I will catch up! HA HA HA, funny joke huh?

So that day is not today and I just wanted to shoot you faithful readers a quick "I am alive and okay" because I can be really foul and mean-tempered when I am tired and frustrated. I had to explain to my Dad the moving snafus (hey isn't that an army term.... wink wink) and he was less then thrilled. He says that I have a lack of communication skills in this one area. For me thats a grey area, because apparently telling or asking someone something once is not enough. I will admit I do let my self jump to conclusions, and feel like something has been decided when other people don't feel that way, and that maybe what happened a little with the pods people, but I still blame them. They should have made made it more obvious how much I needed to contact them AND how to contact them and that's all I am going to say. Anyways suffice to say he wasn't thrilled.

I was overly nice to someone and it cost me a night sleep last night as their dog whined all night from 2 am on when they left for work and left the puppy in the bathroom. UGH not fun. That was my stupid, but I was too nice to really remedy it. So no more being nice. Oh well.
This made me so tired that I lost it at work today and started crying about something stupid and looked like an idiot in front of everyone. Fortunately Leon is the nicest person in the world and told me it was ok. So yeah, Leon told me that he is behind Adam and I 100%, but that if I ever needed to come back, I would have a place. I am not really sure what that means though, cuz they don't pay me right now so. Ugh anyways, I am not going to think about it because I can't.

This is one of the longest stretches I have ever gone without talking to my beloved butthead. I hope to hear from him soon.

Sry about the non cohesiveness ;) I am headed out to help drive his Prius to Washington tomorrow. I am very excited, I have to say that at this very moment, the Adam return dance BEGINS because that is pretty much all I am going to be focused on from now until he is here in my arms.... He is a lot of freaking work!
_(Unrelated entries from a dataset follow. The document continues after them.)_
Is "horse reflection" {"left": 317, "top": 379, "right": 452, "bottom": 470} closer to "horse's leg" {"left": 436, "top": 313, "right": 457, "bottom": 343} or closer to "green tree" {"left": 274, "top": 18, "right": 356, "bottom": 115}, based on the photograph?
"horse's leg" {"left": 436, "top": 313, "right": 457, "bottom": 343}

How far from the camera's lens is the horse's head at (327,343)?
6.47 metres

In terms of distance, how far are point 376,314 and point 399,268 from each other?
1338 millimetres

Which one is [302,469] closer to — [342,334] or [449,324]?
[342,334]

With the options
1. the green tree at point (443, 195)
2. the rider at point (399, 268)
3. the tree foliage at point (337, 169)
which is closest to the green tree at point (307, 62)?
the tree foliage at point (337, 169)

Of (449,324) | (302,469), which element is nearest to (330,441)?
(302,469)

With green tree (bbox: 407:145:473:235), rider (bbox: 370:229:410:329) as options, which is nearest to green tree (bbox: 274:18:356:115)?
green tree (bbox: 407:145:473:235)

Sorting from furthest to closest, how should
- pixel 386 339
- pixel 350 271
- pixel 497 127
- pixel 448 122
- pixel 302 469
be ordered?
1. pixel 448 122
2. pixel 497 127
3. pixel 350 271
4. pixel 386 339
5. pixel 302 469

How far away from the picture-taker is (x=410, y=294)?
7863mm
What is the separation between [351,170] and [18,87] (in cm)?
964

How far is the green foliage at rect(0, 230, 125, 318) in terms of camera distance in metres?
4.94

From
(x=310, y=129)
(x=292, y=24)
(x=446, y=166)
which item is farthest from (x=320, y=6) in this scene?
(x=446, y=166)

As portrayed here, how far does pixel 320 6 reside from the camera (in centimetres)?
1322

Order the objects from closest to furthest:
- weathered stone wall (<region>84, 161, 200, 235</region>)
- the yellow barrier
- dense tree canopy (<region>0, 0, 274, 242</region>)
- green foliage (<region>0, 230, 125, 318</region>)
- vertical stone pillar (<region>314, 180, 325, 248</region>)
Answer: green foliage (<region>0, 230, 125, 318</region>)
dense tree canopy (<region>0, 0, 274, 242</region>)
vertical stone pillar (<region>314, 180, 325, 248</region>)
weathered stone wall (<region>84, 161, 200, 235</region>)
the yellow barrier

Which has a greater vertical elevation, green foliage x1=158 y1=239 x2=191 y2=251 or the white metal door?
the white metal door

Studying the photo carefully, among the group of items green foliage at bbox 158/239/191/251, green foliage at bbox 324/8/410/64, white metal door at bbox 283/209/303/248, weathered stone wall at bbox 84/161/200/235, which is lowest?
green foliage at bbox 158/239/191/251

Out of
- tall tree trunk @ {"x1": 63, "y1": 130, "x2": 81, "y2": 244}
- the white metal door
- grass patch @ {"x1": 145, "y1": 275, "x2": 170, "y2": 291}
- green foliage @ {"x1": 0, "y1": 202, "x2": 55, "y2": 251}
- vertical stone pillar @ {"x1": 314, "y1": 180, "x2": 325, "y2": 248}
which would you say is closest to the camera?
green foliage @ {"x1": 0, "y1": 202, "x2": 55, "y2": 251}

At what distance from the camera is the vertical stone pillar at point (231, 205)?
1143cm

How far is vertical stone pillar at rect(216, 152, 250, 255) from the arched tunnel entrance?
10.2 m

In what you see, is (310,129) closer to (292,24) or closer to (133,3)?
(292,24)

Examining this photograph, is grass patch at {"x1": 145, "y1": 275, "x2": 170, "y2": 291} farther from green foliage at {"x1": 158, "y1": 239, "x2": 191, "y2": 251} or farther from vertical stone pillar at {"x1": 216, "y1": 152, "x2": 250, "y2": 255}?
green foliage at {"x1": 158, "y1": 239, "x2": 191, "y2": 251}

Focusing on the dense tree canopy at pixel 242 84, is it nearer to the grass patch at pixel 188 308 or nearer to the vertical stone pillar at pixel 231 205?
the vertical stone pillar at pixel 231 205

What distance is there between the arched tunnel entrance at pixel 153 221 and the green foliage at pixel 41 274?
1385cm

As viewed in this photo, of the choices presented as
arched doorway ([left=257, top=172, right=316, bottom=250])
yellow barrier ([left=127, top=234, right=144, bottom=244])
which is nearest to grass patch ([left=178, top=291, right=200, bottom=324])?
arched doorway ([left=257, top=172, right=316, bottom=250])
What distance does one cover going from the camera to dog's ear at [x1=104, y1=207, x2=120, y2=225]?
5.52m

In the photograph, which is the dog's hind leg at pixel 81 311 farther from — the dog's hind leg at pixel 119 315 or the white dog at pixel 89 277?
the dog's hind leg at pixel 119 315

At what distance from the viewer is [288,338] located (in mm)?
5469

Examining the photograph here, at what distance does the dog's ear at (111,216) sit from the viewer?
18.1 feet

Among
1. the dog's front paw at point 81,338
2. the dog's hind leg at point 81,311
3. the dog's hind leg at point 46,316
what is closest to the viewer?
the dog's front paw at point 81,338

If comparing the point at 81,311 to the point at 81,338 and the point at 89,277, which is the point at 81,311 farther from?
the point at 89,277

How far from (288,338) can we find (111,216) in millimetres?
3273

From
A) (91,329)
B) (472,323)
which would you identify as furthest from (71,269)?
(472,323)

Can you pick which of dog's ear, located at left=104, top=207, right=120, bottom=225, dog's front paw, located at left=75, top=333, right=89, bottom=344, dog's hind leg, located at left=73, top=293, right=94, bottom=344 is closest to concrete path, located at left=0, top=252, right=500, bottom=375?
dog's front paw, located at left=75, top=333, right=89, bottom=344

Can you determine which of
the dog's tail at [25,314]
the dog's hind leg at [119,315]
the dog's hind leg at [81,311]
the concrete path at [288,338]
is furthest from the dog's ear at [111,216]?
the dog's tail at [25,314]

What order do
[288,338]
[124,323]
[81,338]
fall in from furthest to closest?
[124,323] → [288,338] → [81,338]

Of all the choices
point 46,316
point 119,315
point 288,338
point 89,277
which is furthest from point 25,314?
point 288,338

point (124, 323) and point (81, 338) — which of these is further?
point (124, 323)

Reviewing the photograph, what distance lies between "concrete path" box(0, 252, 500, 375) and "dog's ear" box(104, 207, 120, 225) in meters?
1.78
It is a very good thing I love him ya know? ;)

NIGHT

3 comments:

S.J. said...

Sounds like you are in stressville, but I'm so excited that things are going to return to normal-happy life again soon.

Thanks for your comment on my blog. I am definitely way too hard on myself. it's a good quality but it's also a very damaging one. Good luck with all of your stuff.

Caitlin said...

Sorry you're so stressed :( I heard SNAFU was an Army term! Stands for Situation Normal:All F*cked Up. I heard that once and thought it was hilarious. Anyway good luck with moving and all that, hope Adam calls soon. And don't be too jealous, like you said, you'll be living with him soon too. :)

said...

What you do, Jenna, is make assumptions. We ALL do. I'm going to recommend a book called The Four Agreements by Don Miguel-Ruiz. FABULOUS book that will change your life. For all the free time you'll have to read. ;)

Thank you for your great advice on the phone calls with my soldier. I agree with you. It was their choice. I think I was also making an assumption that I was bringing him down. See? It happens to all of us.

Be safe on your drive. I hope you stay in touch!